- [Selected text]:
*****

7.5.5. Future Technology Scenarios

As part of the preliminary work associated with this report, industry was asked to consider what advances in technology might be applicable for aircraft in the year 2050. Numerous projections were made by an expert group from the aeronautical industry (engine, airframe, and aerospace manufacturers). The group provided their best judgments of fuel efficiency and NOx technology scenarios for the year 2050 (ICCAIA, 1997f) to the ICAO Committee on Aviation Environmental Protection Forecasting and Economic Support Group (FESG) for use in Chapter 9 of this report. The assumptions for the 2050 scenarios were as follows:

• Continued demand for worldwide commercial/regional/ general aviation aircraft
• Technology advancement to be addressed for all engine sizes
• Unrestricted kerosene availability
• Development time and operational life of modern aircraft = 40-50 years
• All airworthiness requirements achievable
• Economically viable
• No impact on noise
• Possible NOx reduction scenarios.

Chapter 9 of this report considers the conclusions of the group in conjunction with FESG traffic scenario projections. Together, these considerations take account not only of long-term demand but also of fuel burn and emissions (see Chapter 9). The latter two depend on three factors:

• Airframe technology developments (discussed in Sections 7.2 and 7.3)
• Trends in engine design (discussed in Section 7.4)
• Combustion system development-in particular NOx reduction scenarios, based in one case on the best near-term combustor technology and in the other on longer term NOx reduction combustor technology (discussed in Sections 7.5.3 and 7.5.4, respectively).

The benefits arising from the first item influence projections in terms of fuel efficiency alone. The other two items take into account the net effects of cycle changes and emissions reductions strategies. Two potential long-term aircraft technology scenarios emerged from these deliberations. These scenarios are summarized in Table 7-6.

The outcome of these deliberations is that a basis now exists for the development and ongoing monitoring of future research strategies as air transport and concern about its environmental impact continues to grow.

*****

- [Data block]:
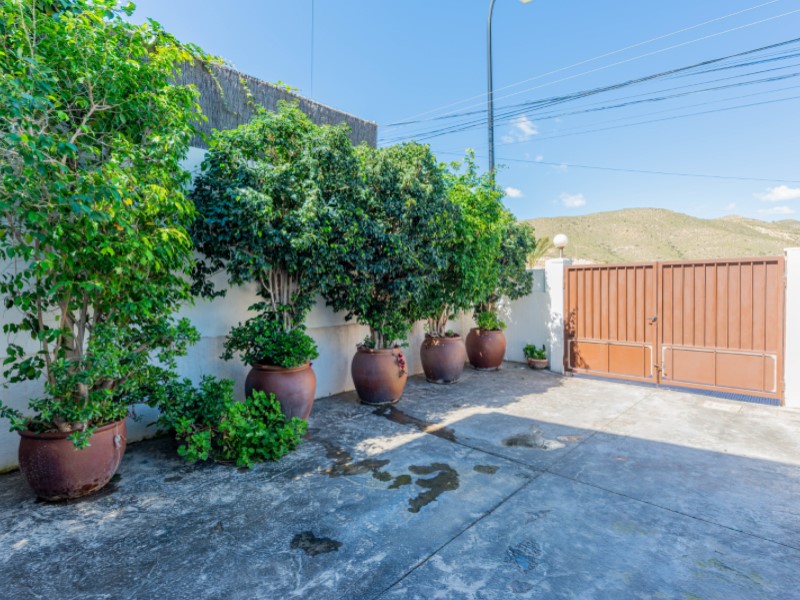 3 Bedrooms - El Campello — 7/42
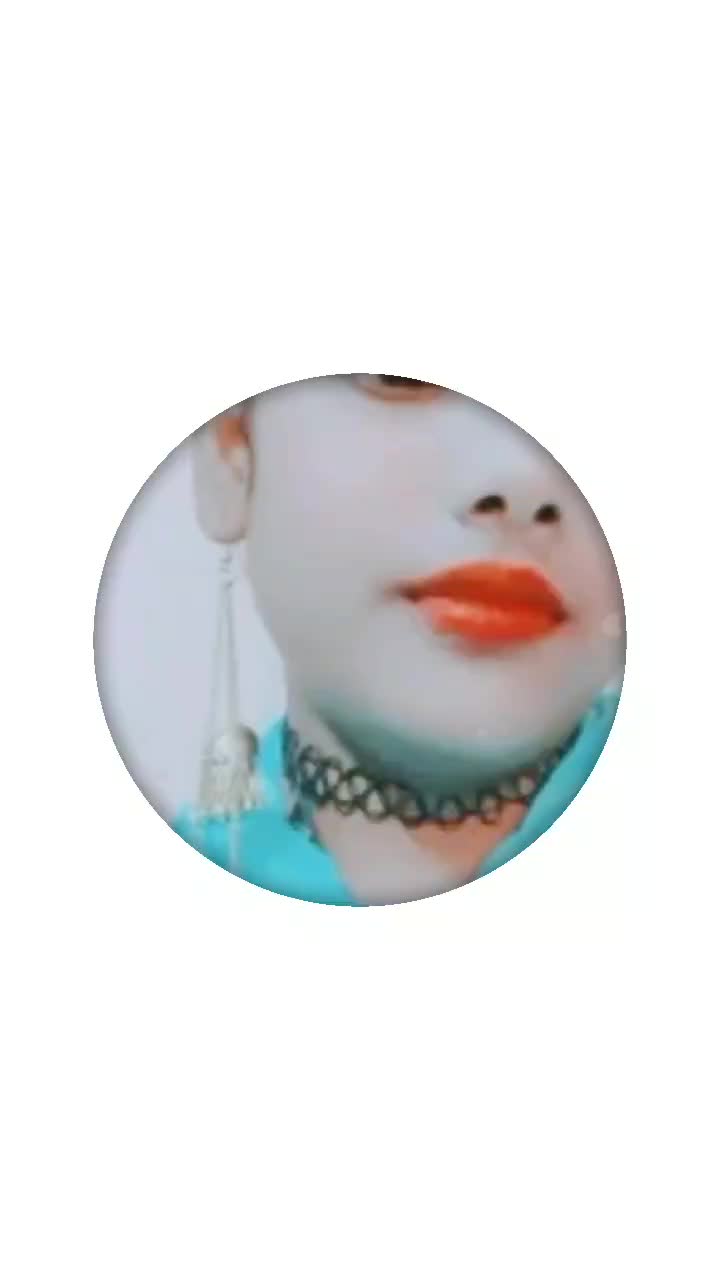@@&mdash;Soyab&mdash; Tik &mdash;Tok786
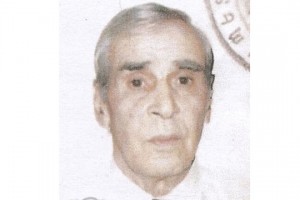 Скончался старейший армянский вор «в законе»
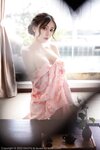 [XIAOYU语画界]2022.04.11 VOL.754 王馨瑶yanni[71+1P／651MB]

*****

- [What to do]:
a) List the assumptions that the passage on 2050 aircraft technology scenarios gives for those scenarios.
b) Carry on the passage on 2050 aircraft technology scenarios from its final sentence.
The material placed after the passage on 2050 aircraft technology scenarios is separate from it.

- [Results of the exercise]:
a)
- Continued demand for worldwide commercial/regional/general aviation aircraft
- Technology advancement to be addressed for all engine sizes
- Unrestricted kerosene availability
- Development time and operational life of modern aircraft = 40-50 years
- All airworthiness requirements achievable
- Economically viable
- No impact on noise
- Possible NOx reduction scenarios

b)
7.5.6. Summary of Key Points Relating to Combustion Technology

Several important conclusions can be drawn from the present assessment of combustion technology in relation to emissions production and control:

• Research and development programs over the past 25 years have provided a basis for vastly improved combustion systems for modern aircraft engines. Current combustion systems achieve virtually 100% energy conversion efficiency at virtually all power settings. Better fuel/air mixing processes, liner cooling techniques, and materials have contributed to this progress. The levels of unburned products, such as CO and HC, from engines are now very low, and visible smoke levels are now under control.
• Reductions in CO2 depend primarily on engine cycle, not the combustor. The role of the combustor is to ensure that the demands of the more fuel-efficient cycle (low CO2) are met without compromising engine performance.
• The more fuel-efficient engines, with their high bypass ratios, introduced in the 1970s and 1980s reduced CO2, HC, and CO emissions but increased NOx. Although technological improvements have constrained the rise in NOx, it has become clear that more substantial reductions require more radical solutions (with associated risks and penalties).
• Technology that has reduced NOx emissions at high power, near the ground, also reduces NOx at high altitude, though not necessarily by the same amount.
• Current research goals are to achieve NOx levels of 50% of current standards in 5 to 10 years. Work is also in progress to achieve NOx levels 50-70% below current NOx standards using more advanced, staged combustors.
• Although there has been a marked improvement in the measurement and assessment of trace species and aerosols emerging from engines, knowledge about their formation-hence our ability to control them-is extremely limited.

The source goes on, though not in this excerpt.